**WHAT YOU ARE ASKED TO DO:** Pick out and copy every line of the records below that contains the word "farthest".

** Start **

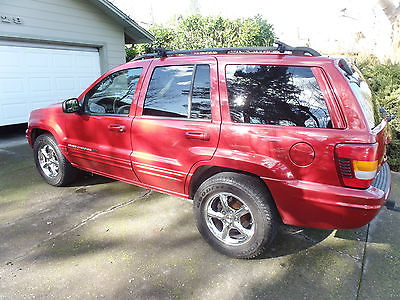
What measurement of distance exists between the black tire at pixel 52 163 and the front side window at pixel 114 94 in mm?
888

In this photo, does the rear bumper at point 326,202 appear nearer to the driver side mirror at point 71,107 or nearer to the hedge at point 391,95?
the driver side mirror at point 71,107

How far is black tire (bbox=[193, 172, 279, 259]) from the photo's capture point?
7.48 feet

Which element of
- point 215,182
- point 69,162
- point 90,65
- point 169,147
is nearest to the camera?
point 215,182

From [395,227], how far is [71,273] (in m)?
3.32

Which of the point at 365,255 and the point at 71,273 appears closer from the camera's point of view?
the point at 71,273

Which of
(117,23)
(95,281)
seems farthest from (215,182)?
(117,23)

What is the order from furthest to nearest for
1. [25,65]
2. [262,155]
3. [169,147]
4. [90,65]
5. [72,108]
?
[90,65] < [25,65] < [72,108] < [169,147] < [262,155]

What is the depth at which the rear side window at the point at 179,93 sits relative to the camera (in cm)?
255

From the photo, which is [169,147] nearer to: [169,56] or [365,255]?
[169,56]

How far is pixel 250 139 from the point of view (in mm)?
2260

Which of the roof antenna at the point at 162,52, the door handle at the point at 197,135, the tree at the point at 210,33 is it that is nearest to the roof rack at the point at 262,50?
the roof antenna at the point at 162,52

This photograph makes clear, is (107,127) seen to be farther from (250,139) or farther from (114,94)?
(250,139)

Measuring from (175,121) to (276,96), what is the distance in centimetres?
97

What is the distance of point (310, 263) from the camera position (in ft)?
8.05
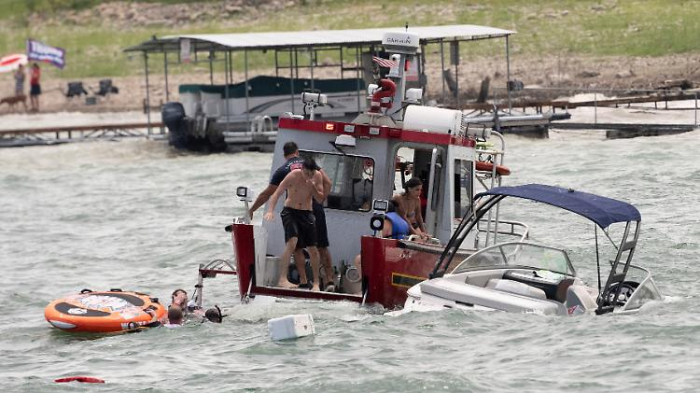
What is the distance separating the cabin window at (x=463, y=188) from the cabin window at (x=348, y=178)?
43.0 inches

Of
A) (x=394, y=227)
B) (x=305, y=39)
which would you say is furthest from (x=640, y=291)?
(x=305, y=39)

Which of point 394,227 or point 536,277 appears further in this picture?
point 394,227

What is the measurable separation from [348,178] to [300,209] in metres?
0.89

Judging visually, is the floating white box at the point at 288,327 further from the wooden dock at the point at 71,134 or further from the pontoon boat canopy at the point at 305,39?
the wooden dock at the point at 71,134

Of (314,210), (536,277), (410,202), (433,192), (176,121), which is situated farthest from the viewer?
(176,121)

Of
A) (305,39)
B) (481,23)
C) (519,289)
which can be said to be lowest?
(519,289)

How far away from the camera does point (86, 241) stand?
2759cm

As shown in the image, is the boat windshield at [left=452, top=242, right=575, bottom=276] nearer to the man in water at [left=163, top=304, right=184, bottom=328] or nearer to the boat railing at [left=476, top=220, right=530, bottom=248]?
the boat railing at [left=476, top=220, right=530, bottom=248]

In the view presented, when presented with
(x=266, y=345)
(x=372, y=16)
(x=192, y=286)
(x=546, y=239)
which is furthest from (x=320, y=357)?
(x=372, y=16)

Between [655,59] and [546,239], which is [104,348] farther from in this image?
[655,59]

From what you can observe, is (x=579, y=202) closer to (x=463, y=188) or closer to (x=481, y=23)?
(x=463, y=188)

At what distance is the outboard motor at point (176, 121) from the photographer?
39.9 meters

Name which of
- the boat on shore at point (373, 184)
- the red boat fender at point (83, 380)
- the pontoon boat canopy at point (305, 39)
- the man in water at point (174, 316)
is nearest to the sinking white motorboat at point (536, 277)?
the boat on shore at point (373, 184)

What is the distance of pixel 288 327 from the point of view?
16266 millimetres
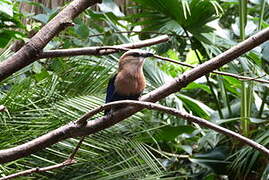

** End **

**WRITTEN SOLUTION:**
seems farthest from (215,182)?
Of (314,210), (536,277), (410,202), (433,192), (176,121), which is situated farthest from the viewer?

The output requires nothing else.